Chinese students who hope to make it big after college should consider studying French, a recent survey of university graduates has found.

The Chinese College Graduates’ Employment Annual Report 2017, released Monday, placed French among more obvious top-earning majors, such as computer science, software engineering, and microelectronics. The report, issued by educational assessment firm MyCOS, is based on a survey of 290,000 graduates from all over China and gives an indication of what the nearly 8 million college students graduating this June can expect from their new careers.

According to the report, about 77.3 percent of last year’s graduates secured full-time jobs at an average starting salary of 3,988 yuan ($590) a month. Those who studied French can expect to earn significantly more, however, at 5,426 yuan per month on average.

Hu Yuting, a French major who graduated from the University of International Business and Economics in Beijing, told Sixth Tone she found a marketing job that makes little use of her foreign language skills. “But most of my former classmates who [studied French and] have entered the workforce have been dispatched to African countries,” Hu said.

“This higher average salary is more a result of the difference in currencies, as more Chinese companies are investing in Africa,” Zhang Jingjing, who studied French at Anhui University in eastern China, told Sixth Tone, referring to the fact that Chinese working in Africa are often paid in U.S. dollars. “In China, there is a lot of pressure on French majors to find employment.”

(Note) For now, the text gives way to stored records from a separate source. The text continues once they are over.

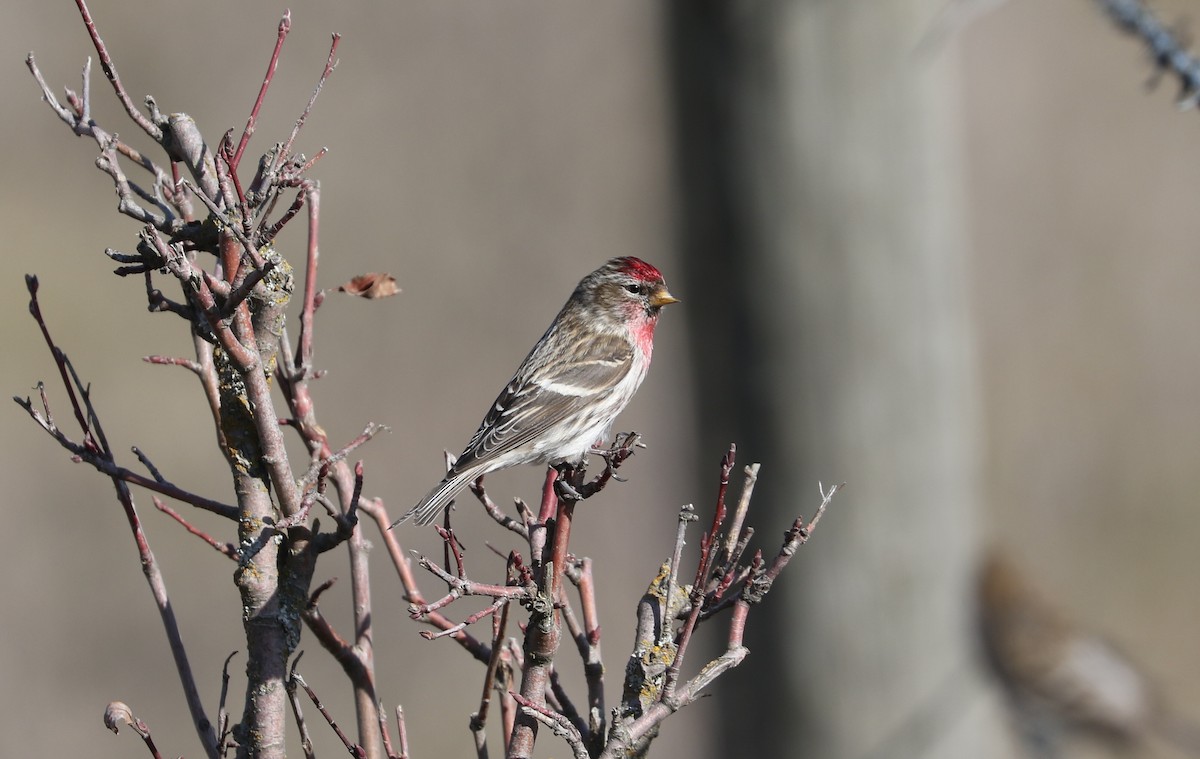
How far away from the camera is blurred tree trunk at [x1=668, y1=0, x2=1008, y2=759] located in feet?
13.0

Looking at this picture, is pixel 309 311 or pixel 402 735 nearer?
pixel 402 735

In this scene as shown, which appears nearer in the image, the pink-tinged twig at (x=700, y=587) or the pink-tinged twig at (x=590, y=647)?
the pink-tinged twig at (x=700, y=587)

China has been ramping up its presence in Africa in recent years, with Chinese companies financing and building infrastructure projects across the continent. In 2014, for example, China signed a $12 billion contract to build a railway in Nigeria. According to the Chinese Ministry of Commerce, trade between China and Africa has increased by 16.8 percent year-on-year to $38.8 billion in the first quarter of 2017, and nonfinancial outbound direct investment from China to Africa has increased by 64 percent. However, this growing engagement can sometimes lead to cross-cultural conflicts.

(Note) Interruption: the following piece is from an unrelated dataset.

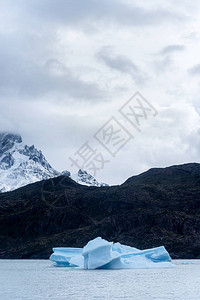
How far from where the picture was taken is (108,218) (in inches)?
5487

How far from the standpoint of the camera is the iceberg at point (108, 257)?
60.5m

The report said that nursing, another high-earning major, can credit its profitability to a growing demand for health care services. Meanwhile, graduates who studied arts, music, and history have among the lowest starting salaries and employment rates.

Of China’s recent college graduates who have found jobs, around 60 percent work at private enterprises. Decades ago, securing a post at a state-owned enterprise was regarded as the pinnacle of success and was often referred to as an “iron rice bowl” due to job security, a steady salary, and wide range of benefits. Today, however, state enterprises employ just 19 percent of college graduates — far lower than in decades past, when private enterprises were an exclusively foreign concept.

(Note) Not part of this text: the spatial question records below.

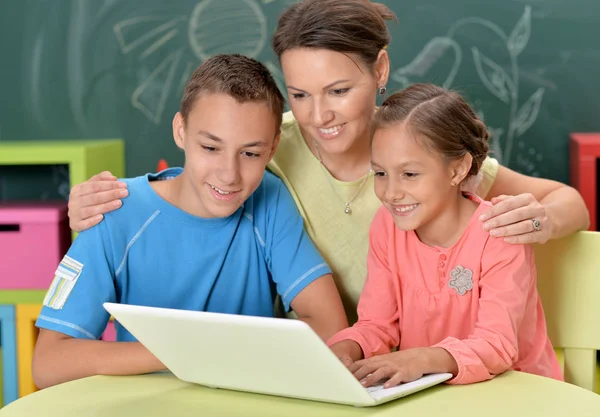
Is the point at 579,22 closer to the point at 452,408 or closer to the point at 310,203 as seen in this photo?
the point at 310,203

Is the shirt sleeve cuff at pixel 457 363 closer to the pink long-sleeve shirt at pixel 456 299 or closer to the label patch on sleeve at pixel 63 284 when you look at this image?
the pink long-sleeve shirt at pixel 456 299

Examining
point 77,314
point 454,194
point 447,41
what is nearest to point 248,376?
point 77,314

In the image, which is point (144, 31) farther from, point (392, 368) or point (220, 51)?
point (392, 368)

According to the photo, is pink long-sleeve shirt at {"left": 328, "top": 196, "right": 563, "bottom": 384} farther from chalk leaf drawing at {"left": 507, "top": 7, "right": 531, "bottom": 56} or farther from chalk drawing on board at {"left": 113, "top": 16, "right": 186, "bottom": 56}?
chalk drawing on board at {"left": 113, "top": 16, "right": 186, "bottom": 56}

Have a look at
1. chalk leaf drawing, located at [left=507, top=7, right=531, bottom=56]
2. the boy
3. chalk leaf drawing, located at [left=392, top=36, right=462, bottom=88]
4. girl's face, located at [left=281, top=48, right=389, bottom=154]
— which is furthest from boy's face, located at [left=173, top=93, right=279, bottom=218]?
chalk leaf drawing, located at [left=507, top=7, right=531, bottom=56]

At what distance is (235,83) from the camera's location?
1.48m

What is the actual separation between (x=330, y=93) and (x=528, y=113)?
4.27 feet

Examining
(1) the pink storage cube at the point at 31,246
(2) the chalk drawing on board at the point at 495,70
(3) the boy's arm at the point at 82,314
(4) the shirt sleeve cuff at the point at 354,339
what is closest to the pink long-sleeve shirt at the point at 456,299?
(4) the shirt sleeve cuff at the point at 354,339

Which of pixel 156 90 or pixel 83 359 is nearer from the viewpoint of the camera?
pixel 83 359

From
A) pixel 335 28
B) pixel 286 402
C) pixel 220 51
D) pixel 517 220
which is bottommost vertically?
pixel 286 402

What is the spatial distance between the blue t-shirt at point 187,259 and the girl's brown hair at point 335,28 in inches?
10.9

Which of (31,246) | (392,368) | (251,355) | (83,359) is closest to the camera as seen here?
(251,355)

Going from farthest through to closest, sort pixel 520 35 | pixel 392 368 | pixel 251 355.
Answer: pixel 520 35 → pixel 392 368 → pixel 251 355

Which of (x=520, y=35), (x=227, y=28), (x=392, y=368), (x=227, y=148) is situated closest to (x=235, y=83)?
(x=227, y=148)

Gao Yefei, a 2017 graduate of Zhejiang University in eastern China who majored in mechanics and electronic engineering, chose to work at a private enterprise because of the greater transparency and room for growth there. “I have the impression that private companies are fairer and have a higher ceiling compared to state-owned companies,” Gao said.

However, Liu Lei, a 2016 graduate of Sichuan University in southwestern China who majored in water supply and wastewater engineering and now works at the China State Construction Engineering Corporation, expressed a different view.

“Most of my classmates ended up at private enterprises because of better salary packages, but when it comes to big infrastructure and other construction projects, state-owned companies generally do better,” Liu told Sixth Tone. “After accumulating a few years of experience, who knows? Maybe they’ll consider switching.”

Editor: Kevin Schoenmakers.

(Header image: Recent university graduates attend a job fair in Shanghai, March 31, 2012. Xu Xiaolin/Sixth Tone)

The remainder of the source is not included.